### DIRECTIVE
Recast the entries as a Markdown table with the columns Row and Line, from the line holding "Which of the" through the last line of the entries, both ends included. Number each row and leave out blank lines.

### SUPPLIED DATA
====

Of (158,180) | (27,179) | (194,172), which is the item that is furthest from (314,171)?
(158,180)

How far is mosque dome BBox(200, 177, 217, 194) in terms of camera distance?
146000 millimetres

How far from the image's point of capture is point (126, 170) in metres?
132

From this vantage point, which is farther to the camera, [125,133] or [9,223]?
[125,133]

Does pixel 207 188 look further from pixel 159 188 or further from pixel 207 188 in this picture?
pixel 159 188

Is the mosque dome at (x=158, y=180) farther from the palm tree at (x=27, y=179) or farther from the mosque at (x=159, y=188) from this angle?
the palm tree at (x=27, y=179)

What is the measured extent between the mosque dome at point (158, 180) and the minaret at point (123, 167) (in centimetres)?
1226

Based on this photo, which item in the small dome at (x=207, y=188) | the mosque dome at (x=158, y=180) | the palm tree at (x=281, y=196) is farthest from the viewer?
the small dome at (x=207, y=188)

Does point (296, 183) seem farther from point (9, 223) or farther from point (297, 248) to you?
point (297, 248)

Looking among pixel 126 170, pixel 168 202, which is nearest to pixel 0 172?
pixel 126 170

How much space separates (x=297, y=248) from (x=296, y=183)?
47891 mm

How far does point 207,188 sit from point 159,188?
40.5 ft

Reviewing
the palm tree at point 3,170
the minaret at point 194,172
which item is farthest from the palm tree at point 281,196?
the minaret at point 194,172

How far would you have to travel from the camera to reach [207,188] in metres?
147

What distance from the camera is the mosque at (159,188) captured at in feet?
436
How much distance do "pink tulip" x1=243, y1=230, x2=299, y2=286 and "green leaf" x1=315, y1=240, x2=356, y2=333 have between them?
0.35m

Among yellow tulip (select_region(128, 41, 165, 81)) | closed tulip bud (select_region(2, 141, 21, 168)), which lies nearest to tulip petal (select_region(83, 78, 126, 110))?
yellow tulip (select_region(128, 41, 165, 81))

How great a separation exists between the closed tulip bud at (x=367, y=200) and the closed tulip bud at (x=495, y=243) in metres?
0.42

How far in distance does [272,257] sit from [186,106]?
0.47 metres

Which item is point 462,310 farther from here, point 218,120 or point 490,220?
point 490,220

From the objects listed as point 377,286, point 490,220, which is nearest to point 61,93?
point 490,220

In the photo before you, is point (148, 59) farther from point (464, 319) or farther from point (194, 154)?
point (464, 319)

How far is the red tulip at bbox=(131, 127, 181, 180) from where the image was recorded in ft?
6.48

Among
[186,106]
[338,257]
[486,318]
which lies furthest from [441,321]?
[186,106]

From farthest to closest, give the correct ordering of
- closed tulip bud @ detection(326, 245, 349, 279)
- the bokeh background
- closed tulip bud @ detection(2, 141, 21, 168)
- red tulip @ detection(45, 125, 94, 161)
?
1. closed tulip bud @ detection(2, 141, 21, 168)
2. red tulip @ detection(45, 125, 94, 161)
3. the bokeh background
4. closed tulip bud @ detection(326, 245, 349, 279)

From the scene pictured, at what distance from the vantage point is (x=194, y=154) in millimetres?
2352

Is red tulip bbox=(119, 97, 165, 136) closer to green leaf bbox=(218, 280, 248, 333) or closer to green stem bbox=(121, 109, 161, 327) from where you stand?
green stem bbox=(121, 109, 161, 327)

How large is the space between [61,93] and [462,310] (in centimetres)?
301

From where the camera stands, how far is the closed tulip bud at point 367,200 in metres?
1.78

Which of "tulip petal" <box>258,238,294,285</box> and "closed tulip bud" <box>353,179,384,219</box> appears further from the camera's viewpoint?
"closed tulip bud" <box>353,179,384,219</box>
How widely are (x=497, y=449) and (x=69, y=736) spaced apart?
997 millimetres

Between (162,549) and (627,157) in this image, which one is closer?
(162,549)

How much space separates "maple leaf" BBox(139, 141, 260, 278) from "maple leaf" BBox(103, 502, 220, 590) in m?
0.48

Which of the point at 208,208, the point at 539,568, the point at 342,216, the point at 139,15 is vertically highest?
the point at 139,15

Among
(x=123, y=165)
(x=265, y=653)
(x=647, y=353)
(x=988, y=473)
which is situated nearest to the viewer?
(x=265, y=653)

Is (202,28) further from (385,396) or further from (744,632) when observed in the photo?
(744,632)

====

### SOLUTION BELOW
| Row | Line |
|---|---|
| 1 | Which of the point at 208,208, the point at 539,568, the point at 342,216, the point at 139,15 is vertically highest? |
| 2 | the point at 139,15 |
| 3 | Among |
| 4 | (x=123, y=165) |
| 5 | (x=265, y=653) |
| 6 | (x=647, y=353) |
| 7 | (x=988, y=473) |
| 8 | which is situated nearest to the viewer? |
| 9 | (x=265, y=653) |
| 10 | Is (202,28) further from (385,396) or further from (744,632) when observed in the photo? |
| 11 | (744,632) |